After months of collaborating with student organizations and students, the University of Wisconsin’s student government will hold a final vote Wednesday on changes to eligibility criteria for groups looking to receive segregated fee funding.

After receiving feedback on this topic annually, Associated Students of Madison Chair David Gardner said this year’s Student Services Finance Committee worked hard to present criteria that clearly lay out the services and benefits the General Student Services Fund provides to the student body. The new criteria make it a less burdensome process for groups to receive funding and clarify the role GSSF plays in funding these programs, he said.

“The climate in ASM this year has shifted so that people are really focused on getting work done and this is one of our greatest accomplishments,” Gardner said. “I think we can really say that we took feedback. We worked for months with the actual groups and with general students to turn this into something that can be better for both.”

One of the amendments passed by ASM last week said an organization can receive no funding whatsoever if it does not demonstrate a need for funds necessary for its objectives. Additionally, a group can be denied funding if previous requests have not accurately reflected its needs or if the group has significantly changed since originally being granted funding in a manner that violates criteria, according to an ASM statement.

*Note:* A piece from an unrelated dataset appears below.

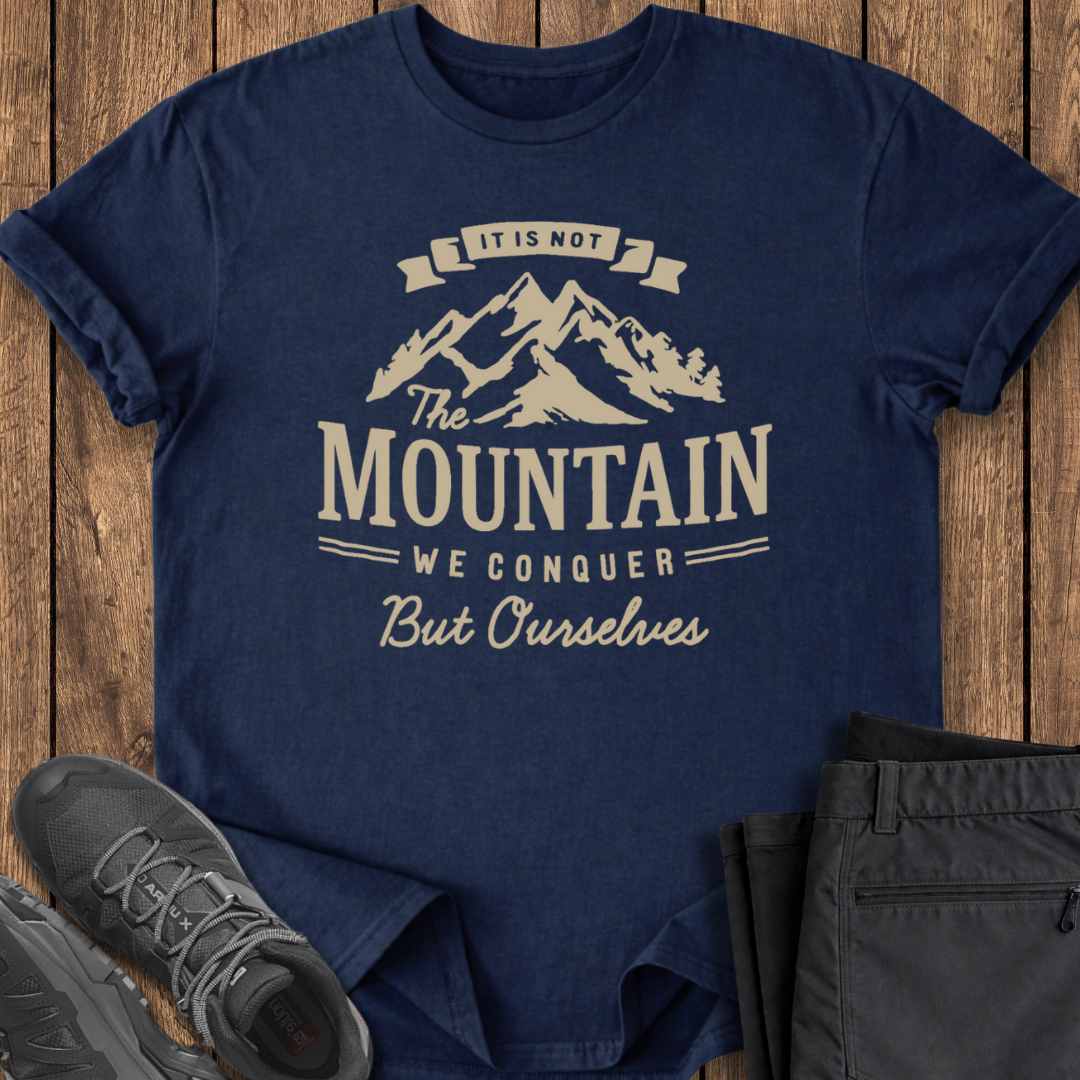 Navy blue t-shirt with mountain graphic and text on a wooden surface with shoes and pants.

Since groups are on two-year alternating budget and hearing cycles, former minimal funding criteria meant a group would still receive $10,600 even if it had substantially changed and violated eligibility criteria, SSFC Chair David Vines said.

Earlier this year, the MultiCultural Student Coalition was minimally funded because they were found to have intentionally committed policy violations by contracting with an unauthorized vendor, among other fiscally irresponsible acts, Vines said. Under the new criteria, if a group acted in this way, it would receive zero funding, he said.

In addition, the new criteria focuses on moving away from the current direct service language that requires groups to determine and prove that a majority of their services benefit students directly. It also clarifies accountability measures to ensure the groups use funding in the way they intended, Vines said.

When they were running through criteria changes, one case that helped identify areas for improvements was the Medieval Warriorcraft League, led by former SSFC chair Matt Manes, Vines said. The group received more than $95,000 in funding last year, but was not able to prove its services impacted students in a direct manner.

ASM will vote on legislation that would allow groups to return surplus funding to SSFC so it can be allocated to other groups applying for grants, Gardner said. He said this would also discourage groups from spending down their funds in order to appear fiscally responsible.

The criteria were passed in a vote of 19-3 last week and will face a final vote this week Wednesday. If the criteria are passed, they will be implemented starting this fall.